Directive:
Set the listing down again exactly, please, apart from its pictures.

Input:
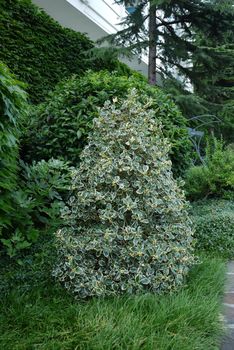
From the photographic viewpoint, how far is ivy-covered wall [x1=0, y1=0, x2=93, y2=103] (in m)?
5.42

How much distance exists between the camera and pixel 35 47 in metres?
5.92

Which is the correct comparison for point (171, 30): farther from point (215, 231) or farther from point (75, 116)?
point (215, 231)

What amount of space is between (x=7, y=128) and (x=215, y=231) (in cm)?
243

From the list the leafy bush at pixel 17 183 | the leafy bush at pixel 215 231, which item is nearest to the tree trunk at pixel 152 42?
the leafy bush at pixel 215 231

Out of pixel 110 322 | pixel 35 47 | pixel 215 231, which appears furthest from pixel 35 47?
pixel 110 322

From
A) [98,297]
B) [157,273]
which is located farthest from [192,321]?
[98,297]

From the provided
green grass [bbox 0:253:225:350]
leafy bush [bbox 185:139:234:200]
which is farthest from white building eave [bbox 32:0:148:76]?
green grass [bbox 0:253:225:350]

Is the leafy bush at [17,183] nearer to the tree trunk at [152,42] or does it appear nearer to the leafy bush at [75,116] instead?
the leafy bush at [75,116]

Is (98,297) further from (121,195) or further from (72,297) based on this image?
(121,195)

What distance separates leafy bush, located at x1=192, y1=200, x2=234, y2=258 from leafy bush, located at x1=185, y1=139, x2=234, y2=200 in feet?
3.39

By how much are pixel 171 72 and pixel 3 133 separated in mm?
8075

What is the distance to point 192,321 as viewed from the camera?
196cm

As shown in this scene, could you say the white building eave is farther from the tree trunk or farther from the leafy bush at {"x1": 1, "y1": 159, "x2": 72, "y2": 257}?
the leafy bush at {"x1": 1, "y1": 159, "x2": 72, "y2": 257}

Result for this task:
From the photographic viewpoint, how far is ivy-covered wall [x1=0, y1=0, x2=93, y2=103] (in m)?
5.42

How much distance exists between the camera and pixel 35 47 in metres?
5.92

Which is the correct comparison for point (171, 30): farther from point (215, 231) or farther from point (75, 116)?
point (215, 231)

What amount of space is between (x=7, y=128) and (x=215, y=231) (in cm)?
243

From the list the leafy bush at pixel 17 183 | the leafy bush at pixel 215 231, which item is nearest to the tree trunk at pixel 152 42?
the leafy bush at pixel 215 231

Out of pixel 110 322 | pixel 35 47 | pixel 215 231, which appears furthest from pixel 35 47?
pixel 110 322

From
A) [98,297]
B) [157,273]
which is located farthest from [192,321]?
[98,297]

From the provided
green grass [bbox 0:253:225:350]
leafy bush [bbox 185:139:234:200]
which is farthest from white building eave [bbox 32:0:148:76]?
green grass [bbox 0:253:225:350]

Is the leafy bush at [17,183] nearer to the tree trunk at [152,42] or does it appear nearer to the leafy bush at [75,116] instead?
the leafy bush at [75,116]

Is (98,297) further from (121,195) or further from (72,297) based on this image?
(121,195)

What distance separates leafy bush, located at x1=192, y1=200, x2=234, y2=258 from leafy bush, located at x1=185, y1=139, x2=234, y2=200 in feet?
3.39

By how much are pixel 171 72 and pixel 3 133 separated in mm?
8075

What is the distance to point 192,321 as viewed from the camera?
196cm

As shown in this scene, could you say the white building eave is farther from the tree trunk or farther from the leafy bush at {"x1": 1, "y1": 159, "x2": 72, "y2": 257}?
the leafy bush at {"x1": 1, "y1": 159, "x2": 72, "y2": 257}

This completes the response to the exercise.